# Instruction:
Reproduce each of the following lines word for word, keeping every number and bracket unchanged.

***

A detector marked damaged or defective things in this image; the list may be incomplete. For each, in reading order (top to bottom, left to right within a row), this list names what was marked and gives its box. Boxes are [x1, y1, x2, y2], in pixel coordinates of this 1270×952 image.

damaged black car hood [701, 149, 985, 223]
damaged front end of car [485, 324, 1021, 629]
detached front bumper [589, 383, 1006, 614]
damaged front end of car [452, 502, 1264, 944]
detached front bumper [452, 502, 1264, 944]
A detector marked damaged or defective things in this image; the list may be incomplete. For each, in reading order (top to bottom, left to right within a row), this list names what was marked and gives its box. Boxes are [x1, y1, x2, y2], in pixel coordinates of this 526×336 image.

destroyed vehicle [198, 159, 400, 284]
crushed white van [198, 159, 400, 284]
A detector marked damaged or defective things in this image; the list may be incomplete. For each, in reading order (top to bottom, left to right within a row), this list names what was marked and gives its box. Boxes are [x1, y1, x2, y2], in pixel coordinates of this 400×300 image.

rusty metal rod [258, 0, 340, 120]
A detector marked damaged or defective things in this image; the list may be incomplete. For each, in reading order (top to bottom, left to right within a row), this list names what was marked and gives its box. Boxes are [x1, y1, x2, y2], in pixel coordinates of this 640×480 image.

***

# Task response:
A detector marked damaged or defective things in this image; the list may be incomplete. For each, in reading order (top to bottom, left to right within a row), this list names what was marked and gives its box. Boxes are [x1, y1, x2, y2], in pixel coordinates of this 1270×952 image.

damaged black car hood [701, 149, 985, 223]
damaged front end of car [485, 324, 1021, 629]
detached front bumper [589, 383, 1006, 614]
damaged front end of car [452, 502, 1264, 944]
detached front bumper [452, 502, 1264, 944]
A detector marked damaged or defective things in this image; the list may be incomplete. For each, in reading order (top to bottom, left to right within a row), this list names what was marked and gives its box. Boxes are [x1, y1, x2, y2], in pixel coordinates of this 526×336 image.

destroyed vehicle [198, 159, 400, 284]
crushed white van [198, 159, 400, 284]
A detector marked damaged or defective things in this image; the list may be incomplete. For each, in reading order (top to bottom, left to right within a row), this list names what was marked and gives its box. Boxes are [x1, y1, x2, y2], in pixel coordinates of this 400×300 image.

rusty metal rod [258, 0, 340, 120]
A detector marked damaged or defective things in this image; the list may be incomplete. For each, in reading order (top to bottom, left to right within a row), this list names what was marked and gives its box. Boxes are [x1, y1, x2, y2], in pixel coordinates of this 640×480 image.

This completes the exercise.